--- EXTRACTED TEXT ---
--*--

Israel announces new settlements in East Jerusalem

By Jean Shaoul
1 October 2011

Israeli Prime Minister Benyamin Netanyahu’s right-wing coalition government has approved the construction of 1,100 new homes in Gilo, an outer suburb of East Jerusalem, on what was Palestinian land.

The provocative decision came just days after Palestinian Authority President Mahmoud Abbas tabled a request for Palestinian statehood at the United Nations, over the bitter opposition of the US and Israel.

In order to stall the bid, the ever-compliant UN called for the resumption of talks between Israel and Palestine, for “comprehensive proposals” on territory and security to be made within three months, and complete a final agreement within a year.

Washington made sure that there was no reference to the settlements in this call, despite Abbas saying that a halt to their construction must be a condition for negotiations, and the UN having previously ruled such settlements illegal under international law.

The position of Washington and Tel Aviv has been gravely weakened by the mass uprisings in the Middle East that have led to the ouster of its long-term allies, Hosni Mubarak and Zine el-Abidine Ben Ali. But even though the UN meeting underscored Israel’s growing isolation, Netanyahu came away jubilant, as commentators noted—having gained everything he wanted from the US and the UN.

In his address to the UN, President Barack Obama had not only opposed the Palestinian bid for statehood. He made no mention of previous calls for Israel to return to its pre-1967 borders and specified that any possibility of a Palestinian state was entirely dependent on Israel’s security needs.

--*--

--- PROVIDED INFORMATION ---
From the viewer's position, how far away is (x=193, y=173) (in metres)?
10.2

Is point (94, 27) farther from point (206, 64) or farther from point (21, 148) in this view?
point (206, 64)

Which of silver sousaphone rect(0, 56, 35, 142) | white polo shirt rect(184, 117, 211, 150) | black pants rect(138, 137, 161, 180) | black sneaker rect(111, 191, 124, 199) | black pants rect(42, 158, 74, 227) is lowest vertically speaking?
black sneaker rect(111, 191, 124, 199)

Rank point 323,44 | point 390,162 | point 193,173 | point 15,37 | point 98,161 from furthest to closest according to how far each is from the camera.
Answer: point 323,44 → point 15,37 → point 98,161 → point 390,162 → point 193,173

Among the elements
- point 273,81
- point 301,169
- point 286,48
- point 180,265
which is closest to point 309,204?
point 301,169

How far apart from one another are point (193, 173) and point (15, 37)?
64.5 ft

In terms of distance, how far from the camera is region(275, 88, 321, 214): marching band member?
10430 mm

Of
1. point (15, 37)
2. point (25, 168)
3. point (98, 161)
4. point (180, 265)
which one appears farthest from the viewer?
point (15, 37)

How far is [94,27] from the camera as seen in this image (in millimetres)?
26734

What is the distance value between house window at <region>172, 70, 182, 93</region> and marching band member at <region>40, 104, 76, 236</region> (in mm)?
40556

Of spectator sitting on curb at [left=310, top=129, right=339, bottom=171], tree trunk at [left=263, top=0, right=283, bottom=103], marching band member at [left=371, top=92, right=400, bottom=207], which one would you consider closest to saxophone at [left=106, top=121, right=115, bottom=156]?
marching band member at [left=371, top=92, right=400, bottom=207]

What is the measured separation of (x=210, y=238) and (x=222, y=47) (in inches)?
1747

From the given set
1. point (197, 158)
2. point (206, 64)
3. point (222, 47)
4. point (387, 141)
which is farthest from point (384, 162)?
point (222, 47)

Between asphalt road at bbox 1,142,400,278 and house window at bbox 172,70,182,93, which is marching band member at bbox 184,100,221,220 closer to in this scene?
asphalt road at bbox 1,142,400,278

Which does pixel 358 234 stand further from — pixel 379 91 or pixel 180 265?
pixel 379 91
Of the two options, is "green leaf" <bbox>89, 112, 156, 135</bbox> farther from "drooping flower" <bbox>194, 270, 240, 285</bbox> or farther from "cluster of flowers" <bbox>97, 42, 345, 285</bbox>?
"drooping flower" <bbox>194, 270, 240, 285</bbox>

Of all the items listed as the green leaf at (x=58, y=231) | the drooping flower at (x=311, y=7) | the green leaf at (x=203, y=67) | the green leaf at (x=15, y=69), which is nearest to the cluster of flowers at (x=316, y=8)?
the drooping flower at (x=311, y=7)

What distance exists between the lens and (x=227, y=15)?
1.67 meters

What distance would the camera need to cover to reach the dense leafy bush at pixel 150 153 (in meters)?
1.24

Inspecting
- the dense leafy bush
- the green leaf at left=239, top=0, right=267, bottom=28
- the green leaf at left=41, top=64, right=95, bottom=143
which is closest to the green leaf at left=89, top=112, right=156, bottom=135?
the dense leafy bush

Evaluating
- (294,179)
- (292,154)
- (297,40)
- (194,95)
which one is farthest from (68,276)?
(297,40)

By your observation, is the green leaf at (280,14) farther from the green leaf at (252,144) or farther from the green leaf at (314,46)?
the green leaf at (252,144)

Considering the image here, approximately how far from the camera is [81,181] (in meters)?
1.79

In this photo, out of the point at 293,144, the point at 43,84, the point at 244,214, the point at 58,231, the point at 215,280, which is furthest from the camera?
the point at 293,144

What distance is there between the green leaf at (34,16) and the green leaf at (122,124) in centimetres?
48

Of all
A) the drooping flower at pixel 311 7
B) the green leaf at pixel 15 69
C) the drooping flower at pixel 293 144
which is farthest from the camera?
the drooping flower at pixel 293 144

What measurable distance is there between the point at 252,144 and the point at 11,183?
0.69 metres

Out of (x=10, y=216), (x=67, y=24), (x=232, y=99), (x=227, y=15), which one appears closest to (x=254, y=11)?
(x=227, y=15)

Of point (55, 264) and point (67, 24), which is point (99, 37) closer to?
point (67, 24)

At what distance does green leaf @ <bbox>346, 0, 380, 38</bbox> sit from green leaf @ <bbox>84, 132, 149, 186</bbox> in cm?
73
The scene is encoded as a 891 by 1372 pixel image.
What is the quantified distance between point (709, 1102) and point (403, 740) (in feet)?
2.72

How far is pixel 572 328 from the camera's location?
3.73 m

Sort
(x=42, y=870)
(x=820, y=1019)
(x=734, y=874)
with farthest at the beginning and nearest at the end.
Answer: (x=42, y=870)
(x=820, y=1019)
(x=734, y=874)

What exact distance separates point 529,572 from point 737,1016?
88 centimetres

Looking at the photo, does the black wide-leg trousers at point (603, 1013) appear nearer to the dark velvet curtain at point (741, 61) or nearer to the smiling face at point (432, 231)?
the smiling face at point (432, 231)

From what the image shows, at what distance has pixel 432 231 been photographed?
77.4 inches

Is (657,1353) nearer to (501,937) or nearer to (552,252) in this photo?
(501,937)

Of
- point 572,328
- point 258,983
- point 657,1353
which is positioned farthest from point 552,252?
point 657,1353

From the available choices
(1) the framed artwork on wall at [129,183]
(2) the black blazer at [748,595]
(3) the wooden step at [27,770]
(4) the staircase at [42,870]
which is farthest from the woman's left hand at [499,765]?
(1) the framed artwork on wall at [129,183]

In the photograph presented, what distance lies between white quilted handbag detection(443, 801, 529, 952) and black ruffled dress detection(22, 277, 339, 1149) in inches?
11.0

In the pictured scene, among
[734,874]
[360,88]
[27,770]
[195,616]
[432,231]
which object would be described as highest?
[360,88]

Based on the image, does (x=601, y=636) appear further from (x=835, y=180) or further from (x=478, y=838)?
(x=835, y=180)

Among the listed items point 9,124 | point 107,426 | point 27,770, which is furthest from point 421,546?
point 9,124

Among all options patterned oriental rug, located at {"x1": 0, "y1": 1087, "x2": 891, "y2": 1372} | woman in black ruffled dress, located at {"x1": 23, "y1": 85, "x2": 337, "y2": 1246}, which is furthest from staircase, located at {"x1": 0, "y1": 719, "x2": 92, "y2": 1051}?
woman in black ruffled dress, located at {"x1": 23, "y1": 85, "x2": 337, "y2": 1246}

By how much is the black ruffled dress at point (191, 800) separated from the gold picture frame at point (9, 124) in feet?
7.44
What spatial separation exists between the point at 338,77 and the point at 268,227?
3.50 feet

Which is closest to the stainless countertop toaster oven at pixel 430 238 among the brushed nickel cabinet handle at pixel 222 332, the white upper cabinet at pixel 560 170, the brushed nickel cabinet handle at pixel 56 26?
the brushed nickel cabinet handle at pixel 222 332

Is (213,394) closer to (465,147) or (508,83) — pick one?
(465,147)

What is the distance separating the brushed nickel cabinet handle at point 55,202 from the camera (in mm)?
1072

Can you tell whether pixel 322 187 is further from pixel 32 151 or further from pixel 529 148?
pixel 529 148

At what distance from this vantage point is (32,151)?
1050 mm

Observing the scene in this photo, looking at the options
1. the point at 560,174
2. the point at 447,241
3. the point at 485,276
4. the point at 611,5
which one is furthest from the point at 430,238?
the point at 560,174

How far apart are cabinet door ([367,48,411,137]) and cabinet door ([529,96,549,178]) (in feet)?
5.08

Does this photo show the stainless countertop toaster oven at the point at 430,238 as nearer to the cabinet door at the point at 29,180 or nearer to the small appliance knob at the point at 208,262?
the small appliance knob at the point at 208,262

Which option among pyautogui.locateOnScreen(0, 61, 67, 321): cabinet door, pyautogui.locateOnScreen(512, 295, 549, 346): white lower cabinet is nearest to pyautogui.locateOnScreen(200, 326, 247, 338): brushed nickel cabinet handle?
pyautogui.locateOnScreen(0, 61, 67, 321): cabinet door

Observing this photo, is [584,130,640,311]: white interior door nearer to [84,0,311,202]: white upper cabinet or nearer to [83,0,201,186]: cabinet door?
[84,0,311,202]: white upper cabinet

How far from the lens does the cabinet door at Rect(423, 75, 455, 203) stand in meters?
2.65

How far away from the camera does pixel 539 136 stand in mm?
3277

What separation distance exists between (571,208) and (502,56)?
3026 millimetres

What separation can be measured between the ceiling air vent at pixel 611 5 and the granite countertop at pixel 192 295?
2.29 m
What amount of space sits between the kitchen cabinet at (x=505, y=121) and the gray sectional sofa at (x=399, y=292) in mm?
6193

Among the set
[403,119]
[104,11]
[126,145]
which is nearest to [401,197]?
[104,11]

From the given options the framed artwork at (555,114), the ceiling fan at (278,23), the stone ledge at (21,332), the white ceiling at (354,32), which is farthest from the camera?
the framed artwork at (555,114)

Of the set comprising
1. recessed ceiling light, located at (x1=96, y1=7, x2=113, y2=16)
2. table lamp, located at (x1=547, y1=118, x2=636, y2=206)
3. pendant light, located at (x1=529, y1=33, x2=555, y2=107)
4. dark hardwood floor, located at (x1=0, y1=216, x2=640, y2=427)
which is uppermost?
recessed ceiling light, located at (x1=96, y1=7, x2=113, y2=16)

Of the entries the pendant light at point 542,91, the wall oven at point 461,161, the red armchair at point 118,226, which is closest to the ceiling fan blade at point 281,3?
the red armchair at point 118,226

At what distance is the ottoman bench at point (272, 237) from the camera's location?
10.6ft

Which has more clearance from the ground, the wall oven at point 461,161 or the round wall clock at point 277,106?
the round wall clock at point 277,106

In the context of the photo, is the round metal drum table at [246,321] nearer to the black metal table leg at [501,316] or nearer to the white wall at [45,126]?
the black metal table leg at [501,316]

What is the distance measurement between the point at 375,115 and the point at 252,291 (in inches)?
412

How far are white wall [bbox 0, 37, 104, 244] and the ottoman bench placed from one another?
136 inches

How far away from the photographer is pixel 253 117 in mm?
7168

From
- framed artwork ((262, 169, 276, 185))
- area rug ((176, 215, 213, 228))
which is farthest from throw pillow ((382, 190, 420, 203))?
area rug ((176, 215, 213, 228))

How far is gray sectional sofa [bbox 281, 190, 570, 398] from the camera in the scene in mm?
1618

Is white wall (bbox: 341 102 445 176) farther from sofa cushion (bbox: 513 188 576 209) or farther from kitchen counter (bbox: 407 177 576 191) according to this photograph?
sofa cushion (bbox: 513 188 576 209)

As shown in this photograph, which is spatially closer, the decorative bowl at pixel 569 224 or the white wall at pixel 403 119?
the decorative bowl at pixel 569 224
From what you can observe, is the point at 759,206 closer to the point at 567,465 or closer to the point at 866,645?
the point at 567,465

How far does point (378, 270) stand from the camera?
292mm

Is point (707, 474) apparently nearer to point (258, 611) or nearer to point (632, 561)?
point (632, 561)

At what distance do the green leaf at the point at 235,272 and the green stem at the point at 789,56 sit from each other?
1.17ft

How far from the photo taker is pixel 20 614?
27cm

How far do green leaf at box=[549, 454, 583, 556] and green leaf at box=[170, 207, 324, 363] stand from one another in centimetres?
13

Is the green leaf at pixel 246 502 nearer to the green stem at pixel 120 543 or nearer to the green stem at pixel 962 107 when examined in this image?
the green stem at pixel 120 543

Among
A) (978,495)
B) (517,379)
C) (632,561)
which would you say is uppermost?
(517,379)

--*--

--- THE PROBLEM ---
Answer these questions from the article on new settlements in East Jerusalem:
1. How many new homes were approved, and in which suburb?
2. According to Abbas, what must be a condition for negotiations?
3. Which two long-term allies does the article say were ousted in the uprisings?

--- RESPONSE TO THE TASK ---
1. 1,100 new homes, in Gilo.
2. A halt to the construction of settlements.
3. Hosni Mubarak and Zine el-Abidine Ben Ali.